▶ **Exercise goal**
Rewrite every line of the records below as a numbered list, skipping blank lines. Leave the pictures out.

▶ **Data shown**
[Begin]
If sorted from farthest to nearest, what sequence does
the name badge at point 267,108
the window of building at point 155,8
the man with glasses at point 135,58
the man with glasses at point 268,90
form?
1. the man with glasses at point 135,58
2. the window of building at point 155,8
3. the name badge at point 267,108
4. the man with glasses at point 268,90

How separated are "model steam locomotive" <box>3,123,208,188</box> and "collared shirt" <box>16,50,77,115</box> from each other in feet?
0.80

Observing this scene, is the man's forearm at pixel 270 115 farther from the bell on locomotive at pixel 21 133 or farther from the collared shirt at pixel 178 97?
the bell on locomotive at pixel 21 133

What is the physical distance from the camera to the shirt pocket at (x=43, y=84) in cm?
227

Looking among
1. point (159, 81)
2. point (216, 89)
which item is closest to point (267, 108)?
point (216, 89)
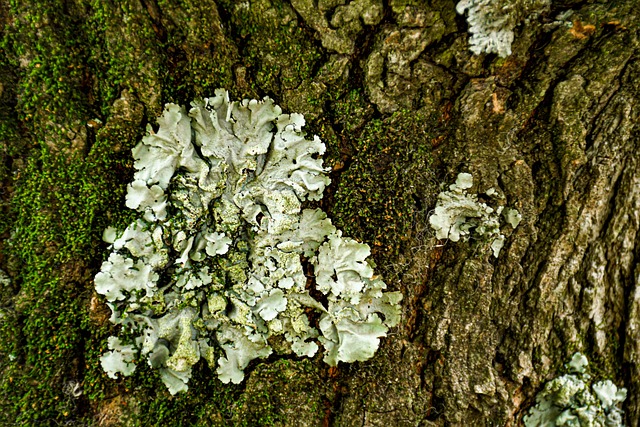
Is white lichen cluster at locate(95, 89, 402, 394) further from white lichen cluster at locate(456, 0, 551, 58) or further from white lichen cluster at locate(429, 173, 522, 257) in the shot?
white lichen cluster at locate(456, 0, 551, 58)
[End]
▶ **Result of the task**
1. If sorted from farthest to nearest, what sequence does
2. the name badge at point 267,108
3. the window of building at point 155,8
4. the man with glasses at point 135,58
5. the man with glasses at point 268,90
6. form?
7. 1. the man with glasses at point 135,58
8. 2. the window of building at point 155,8
9. 3. the name badge at point 267,108
10. 4. the man with glasses at point 268,90
11. How separated are "model steam locomotive" <box>3,123,208,188</box> and "collared shirt" <box>16,50,77,115</box> from each other in feet?
12. 0.80
13. Observing this scene, is the man's forearm at pixel 270 115 farther from the bell on locomotive at pixel 21 133 or farther from the collared shirt at pixel 178 97?
14. the bell on locomotive at pixel 21 133
15. What is the physical distance from the camera to the shirt pocket at (x=43, y=84) in cm?
16. 227
17. Looking among
18. 1. point (159, 81)
19. 2. point (216, 89)
20. which item is closest to point (267, 108)?
21. point (216, 89)
22. Is white lichen cluster at locate(95, 89, 402, 394) further from white lichen cluster at locate(456, 0, 551, 58) or further from white lichen cluster at locate(429, 173, 522, 257) in the shot?
23. white lichen cluster at locate(456, 0, 551, 58)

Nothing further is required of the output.